> **YOUR TASK**: According to the account of a lymphoma and breast cancer survivor, what diagnosis did the MD Anderson pathologists give the writer in place of Hodgkin lymphoma?

> **DOCUMENT EXTRACT**:
Lymphoma, breast cancer survivor: 5 things I’ve learned as a patient and a caregiver
Cancer has disrupted my life three times over the past 16 years.
The first time was in 2005, when my late husband, Eli, was diagnosed with leukemia. The second time was in the summer of 2008, when I was diagnosed with lymphoma. The third time was in January 2017, when I was diagnosed with breast cancer.
Each of those experiences has taught me something useful. Here are my five most valuable takeaways.
1. Don’t skip your annual exams.
My late husband was a practicing oncologist for more than 35 years. He seemed to take exemplary care of everyone but himself. I literally had to beg him to get a checkup in 2005.
At the time, it had been more than five years since his last physical. Though Eli said he felt fine, I was worried, because several of our male friends had been recently diagnosed with prostate cancer. They, too, had all seemed perfectly healthy.
It was only after Eli’s bloodwork came back “funny” that we learned he had acute myeloid leukemia. But if it hadn’t been for that initial exam, his disease might have been much more advanced when it was finally detected, and I might have had even less time to spend with him before he died.
2. Get a second opinion.
When I was initially diagnosed with Hodgkin lymphoma, I felt like I’d been hit with a brick. I had been married to a physician for 47 years, and had always relied on him to steer me in the right direction when it came to my medical care. I was petrified to suddenly be flying solo, especially when it came to dealing with something so serious.
Because my late husband and I felt a connection to leukemia specialist Dr. Hagop Kantarjian, as well as many other employees at MD Anderson, I decided to seek a second opinion there.
I am very grateful today that I did, because to my surprise, MD Anderson pathologists changed my diagnosis. They said I had large B cell lymphoma, a type of non-Hodgkin lymphoma. This new diagnosis would radically alter my treatment plan.
In order to be totally comfortable, I consulted with another group of pathologists, who confirmed the corrected diagnosis. That’s when I switched to MD Anderson for my cancer treatment. Now, I won’t go anywhere else.
3. Get (and stay) in tune with your body.
Both of my cancer diagnoses came about after my husband died, due to lumps I discovered and had examined by a doctor. My husband had always said that “lumps belong in bottles!” So, I wanted to get them checked out.
The first lump was in my groin, and turned out to be a swollen lymph node, a symptom of lymphoma. The second one was in my right breast, and turned out to be nothing. But the ultrasound that revealed it also found stage I breast cancer in a totally different location.
Fortunately, both of these cancers were discovered fairly early on, which meant they were easier to treat. Several rounds of “R-CHOP” chemotherapy (rituximab, cyclophosphamide, doxorubicin, vincristine and prednisone), put and kept my lymphoma in remission. A lumpectomy, followed by chemotherapy, radiation therapy and hormone therapy, took care of my breast cancer. I’m still cancer-free today.
4. Cherish every moment.
Eli and I probably spent more than 100 days in the hospital over the two-year course of his leukemia treatment. But those two years were some of the most precious of our lives. There were many bright spots in between his hospitalizations. We celebrated our 45th wedding anniversary, enjoyed a week in Italy at a cooking school, and spent his 71st birthday with our adult children.

> **SOURCE INFORMATION**:
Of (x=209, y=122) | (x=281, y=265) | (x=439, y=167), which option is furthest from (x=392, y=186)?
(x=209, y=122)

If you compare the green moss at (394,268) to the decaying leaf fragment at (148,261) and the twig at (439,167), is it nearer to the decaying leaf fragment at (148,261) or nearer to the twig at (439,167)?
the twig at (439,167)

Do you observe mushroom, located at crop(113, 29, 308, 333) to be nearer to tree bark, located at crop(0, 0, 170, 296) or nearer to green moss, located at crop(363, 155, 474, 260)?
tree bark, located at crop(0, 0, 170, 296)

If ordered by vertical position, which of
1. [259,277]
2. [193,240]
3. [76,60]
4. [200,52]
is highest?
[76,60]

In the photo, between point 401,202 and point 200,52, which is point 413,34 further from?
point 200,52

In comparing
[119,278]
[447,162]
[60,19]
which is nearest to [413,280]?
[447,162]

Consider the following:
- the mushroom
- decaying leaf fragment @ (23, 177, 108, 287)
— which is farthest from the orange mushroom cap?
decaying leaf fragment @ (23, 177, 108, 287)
...
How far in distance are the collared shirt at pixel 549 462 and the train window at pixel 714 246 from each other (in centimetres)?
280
--
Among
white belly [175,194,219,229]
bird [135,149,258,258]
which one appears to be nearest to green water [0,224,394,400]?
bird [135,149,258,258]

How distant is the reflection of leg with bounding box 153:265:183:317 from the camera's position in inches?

> **EXPECTED ANSWER**: Large B cell lymphoma, a type of non-Hodgkin lymphoma.